[534] {405}["I don't like to bore you about the Scotch novels (as they call them, though two of them are English, and the rest half so); but nothing can or could ever persuade me, since I was the first ten minutes in your company, that you are not the man. To me these novels have so much of 'Auld Lang Syne' (I was bred a canny Scot till ten years old), that I never move without them."—Letter to Sir W. Scott, January 12, 1822, Letters, 1901, vi. 4, 5.]
[535] [Compare The Island, Canto II. lines 280-297.]

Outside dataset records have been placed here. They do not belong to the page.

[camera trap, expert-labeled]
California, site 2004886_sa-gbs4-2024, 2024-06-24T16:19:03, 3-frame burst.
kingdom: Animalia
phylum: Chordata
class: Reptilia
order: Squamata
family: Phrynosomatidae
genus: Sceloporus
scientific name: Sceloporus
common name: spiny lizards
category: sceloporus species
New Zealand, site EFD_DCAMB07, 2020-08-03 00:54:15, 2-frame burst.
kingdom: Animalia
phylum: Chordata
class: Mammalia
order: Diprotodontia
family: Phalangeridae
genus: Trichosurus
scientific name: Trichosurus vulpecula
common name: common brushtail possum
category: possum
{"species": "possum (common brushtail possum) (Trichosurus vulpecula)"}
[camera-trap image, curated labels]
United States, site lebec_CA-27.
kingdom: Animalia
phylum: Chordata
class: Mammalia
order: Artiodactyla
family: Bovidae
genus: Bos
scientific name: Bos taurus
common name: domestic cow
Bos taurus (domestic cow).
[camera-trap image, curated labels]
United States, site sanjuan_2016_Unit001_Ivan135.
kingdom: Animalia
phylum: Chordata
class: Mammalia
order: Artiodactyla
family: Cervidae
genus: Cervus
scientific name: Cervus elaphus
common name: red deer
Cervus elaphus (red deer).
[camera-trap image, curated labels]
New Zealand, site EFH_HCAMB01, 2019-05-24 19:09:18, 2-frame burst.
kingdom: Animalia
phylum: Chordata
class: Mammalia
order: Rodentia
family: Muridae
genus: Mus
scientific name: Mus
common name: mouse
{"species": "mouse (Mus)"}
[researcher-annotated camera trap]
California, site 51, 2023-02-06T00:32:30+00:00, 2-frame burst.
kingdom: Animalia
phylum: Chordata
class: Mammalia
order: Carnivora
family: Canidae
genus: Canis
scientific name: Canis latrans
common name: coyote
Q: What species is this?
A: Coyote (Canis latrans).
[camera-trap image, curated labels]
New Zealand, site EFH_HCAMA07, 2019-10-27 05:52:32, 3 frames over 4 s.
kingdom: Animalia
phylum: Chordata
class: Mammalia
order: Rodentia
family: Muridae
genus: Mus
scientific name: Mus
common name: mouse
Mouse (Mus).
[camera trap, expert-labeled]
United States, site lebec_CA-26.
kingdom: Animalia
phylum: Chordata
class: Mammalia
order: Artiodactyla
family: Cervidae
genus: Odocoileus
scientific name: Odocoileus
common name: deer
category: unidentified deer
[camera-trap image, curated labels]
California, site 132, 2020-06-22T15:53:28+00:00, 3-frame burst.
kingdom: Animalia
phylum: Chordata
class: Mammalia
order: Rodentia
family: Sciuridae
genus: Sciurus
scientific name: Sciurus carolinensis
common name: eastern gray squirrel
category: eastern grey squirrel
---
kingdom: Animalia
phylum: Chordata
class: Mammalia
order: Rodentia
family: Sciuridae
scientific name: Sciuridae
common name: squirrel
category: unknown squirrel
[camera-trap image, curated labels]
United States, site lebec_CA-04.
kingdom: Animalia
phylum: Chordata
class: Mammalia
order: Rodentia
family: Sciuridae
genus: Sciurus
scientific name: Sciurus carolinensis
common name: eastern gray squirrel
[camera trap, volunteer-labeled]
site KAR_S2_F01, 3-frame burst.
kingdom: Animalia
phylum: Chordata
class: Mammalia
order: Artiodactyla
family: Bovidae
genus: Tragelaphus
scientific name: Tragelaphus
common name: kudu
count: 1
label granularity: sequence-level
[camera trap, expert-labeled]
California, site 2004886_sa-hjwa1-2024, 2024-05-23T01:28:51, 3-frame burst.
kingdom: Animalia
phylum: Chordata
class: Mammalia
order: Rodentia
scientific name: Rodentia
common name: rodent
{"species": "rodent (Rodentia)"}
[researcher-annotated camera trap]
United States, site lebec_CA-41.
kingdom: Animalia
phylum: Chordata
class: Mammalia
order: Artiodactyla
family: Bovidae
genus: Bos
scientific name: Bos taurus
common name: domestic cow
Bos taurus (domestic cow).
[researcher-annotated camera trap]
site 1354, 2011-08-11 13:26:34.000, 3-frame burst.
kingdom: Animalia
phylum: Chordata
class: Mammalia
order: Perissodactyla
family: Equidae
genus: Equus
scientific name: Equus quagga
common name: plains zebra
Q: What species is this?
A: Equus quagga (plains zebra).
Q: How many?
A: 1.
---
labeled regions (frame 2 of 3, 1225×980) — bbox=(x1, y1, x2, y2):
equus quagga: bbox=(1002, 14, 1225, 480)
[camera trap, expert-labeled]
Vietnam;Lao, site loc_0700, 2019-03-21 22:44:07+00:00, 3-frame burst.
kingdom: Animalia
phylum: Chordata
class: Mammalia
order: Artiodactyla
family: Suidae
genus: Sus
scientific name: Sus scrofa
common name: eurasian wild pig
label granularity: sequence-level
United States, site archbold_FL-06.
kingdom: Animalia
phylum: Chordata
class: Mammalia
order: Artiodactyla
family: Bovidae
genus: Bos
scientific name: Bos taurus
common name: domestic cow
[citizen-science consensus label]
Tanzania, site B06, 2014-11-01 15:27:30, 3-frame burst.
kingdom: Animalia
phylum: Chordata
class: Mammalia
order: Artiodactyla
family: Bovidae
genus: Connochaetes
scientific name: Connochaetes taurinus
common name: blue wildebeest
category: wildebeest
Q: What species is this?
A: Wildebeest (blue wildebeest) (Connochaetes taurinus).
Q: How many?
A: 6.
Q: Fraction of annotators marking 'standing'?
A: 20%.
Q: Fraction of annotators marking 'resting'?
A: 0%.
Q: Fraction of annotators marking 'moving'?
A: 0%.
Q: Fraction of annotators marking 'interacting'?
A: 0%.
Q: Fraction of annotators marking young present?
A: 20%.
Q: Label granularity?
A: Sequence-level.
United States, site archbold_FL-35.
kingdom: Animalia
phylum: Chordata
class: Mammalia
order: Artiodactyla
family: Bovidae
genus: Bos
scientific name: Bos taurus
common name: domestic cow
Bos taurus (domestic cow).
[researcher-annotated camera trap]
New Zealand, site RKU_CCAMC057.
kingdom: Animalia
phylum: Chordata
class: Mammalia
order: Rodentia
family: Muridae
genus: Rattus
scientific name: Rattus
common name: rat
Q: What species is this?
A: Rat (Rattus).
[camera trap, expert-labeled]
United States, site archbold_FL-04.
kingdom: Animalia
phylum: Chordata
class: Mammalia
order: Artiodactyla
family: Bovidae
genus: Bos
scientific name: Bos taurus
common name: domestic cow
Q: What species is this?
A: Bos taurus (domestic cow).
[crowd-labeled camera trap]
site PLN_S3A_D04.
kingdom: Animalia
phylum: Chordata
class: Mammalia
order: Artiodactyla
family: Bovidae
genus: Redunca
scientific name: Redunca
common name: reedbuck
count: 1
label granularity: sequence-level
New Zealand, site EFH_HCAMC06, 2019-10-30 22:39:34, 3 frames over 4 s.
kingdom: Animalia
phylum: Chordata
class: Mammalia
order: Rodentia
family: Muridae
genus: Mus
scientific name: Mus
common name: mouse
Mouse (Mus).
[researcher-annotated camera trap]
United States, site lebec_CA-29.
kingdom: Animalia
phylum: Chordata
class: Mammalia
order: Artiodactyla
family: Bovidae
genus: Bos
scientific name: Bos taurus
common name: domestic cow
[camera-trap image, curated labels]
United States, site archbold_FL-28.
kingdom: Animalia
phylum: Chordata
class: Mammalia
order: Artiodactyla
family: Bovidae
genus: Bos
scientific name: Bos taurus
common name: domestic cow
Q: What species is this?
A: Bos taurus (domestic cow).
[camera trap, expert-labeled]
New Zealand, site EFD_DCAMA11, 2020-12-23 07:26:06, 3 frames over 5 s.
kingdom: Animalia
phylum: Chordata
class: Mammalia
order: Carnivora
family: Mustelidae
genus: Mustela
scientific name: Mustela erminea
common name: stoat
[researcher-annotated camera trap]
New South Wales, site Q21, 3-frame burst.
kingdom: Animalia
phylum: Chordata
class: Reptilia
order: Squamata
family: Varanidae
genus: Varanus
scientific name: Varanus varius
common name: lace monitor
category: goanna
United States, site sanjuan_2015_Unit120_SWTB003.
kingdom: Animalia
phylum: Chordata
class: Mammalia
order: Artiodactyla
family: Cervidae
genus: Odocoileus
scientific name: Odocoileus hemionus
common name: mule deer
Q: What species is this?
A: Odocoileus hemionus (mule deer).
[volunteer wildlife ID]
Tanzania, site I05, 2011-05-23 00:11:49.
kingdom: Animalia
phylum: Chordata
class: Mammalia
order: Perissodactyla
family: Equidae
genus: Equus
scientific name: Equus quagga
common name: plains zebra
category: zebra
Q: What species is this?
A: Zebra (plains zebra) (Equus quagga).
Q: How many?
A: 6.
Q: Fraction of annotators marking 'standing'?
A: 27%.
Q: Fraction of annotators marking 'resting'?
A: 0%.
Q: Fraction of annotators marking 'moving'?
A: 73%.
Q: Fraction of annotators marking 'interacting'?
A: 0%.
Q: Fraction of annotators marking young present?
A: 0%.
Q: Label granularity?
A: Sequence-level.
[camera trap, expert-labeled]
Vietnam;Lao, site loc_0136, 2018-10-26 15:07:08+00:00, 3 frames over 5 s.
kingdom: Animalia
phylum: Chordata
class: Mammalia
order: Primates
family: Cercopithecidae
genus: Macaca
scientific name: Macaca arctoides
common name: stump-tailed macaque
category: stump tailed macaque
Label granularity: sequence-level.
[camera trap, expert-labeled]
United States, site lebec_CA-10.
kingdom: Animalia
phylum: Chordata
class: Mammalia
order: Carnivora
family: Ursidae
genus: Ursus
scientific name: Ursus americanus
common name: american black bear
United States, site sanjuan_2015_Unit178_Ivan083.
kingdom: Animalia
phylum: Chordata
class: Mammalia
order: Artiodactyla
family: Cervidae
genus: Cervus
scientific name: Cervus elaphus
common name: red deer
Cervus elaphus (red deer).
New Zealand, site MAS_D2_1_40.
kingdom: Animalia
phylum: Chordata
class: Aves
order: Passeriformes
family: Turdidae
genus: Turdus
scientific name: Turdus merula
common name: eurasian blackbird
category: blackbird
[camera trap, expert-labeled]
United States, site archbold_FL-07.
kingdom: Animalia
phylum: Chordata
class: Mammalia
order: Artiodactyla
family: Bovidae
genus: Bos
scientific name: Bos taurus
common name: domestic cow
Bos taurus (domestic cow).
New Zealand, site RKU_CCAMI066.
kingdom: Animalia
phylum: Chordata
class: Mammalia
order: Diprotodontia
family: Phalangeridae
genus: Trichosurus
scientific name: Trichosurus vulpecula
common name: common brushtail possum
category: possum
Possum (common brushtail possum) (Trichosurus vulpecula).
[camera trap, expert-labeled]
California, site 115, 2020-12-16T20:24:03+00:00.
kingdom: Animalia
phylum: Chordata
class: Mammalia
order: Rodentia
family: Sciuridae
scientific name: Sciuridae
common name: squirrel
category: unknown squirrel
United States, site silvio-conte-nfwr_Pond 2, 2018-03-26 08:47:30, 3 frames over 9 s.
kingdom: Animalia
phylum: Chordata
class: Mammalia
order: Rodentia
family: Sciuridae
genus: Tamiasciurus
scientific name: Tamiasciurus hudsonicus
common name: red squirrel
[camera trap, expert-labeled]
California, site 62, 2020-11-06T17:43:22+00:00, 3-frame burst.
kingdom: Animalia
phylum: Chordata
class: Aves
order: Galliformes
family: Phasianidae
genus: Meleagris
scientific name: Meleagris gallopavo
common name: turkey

[536] The brig of Don, near the "auld toun" of Aberdeen, with its one arch, and its black deep salmon stream below, is in my memory as yesterday. I still remember, though perhaps I may misquote, the awful proverb which made me pause to cross it, and yet lean over it with a childish delight, being an only son, at least by the mother's side. The saying as recollected by me was this, but I have never heard or seen it since I was nine years of age:—
"Brig of Balgounie, black's your wa',
Wi' a wife's ae son, and a mear's ae foal,
Doun ye shall fa'!"
[See for illustration of the Brig o' Balgownie, with its single Gothic arch, Letters, 1901 [L.P.], v. 406. ]
[537] {406}
["Land of brown heath and shaggy wood,
Land of the mountain and the flood," etc.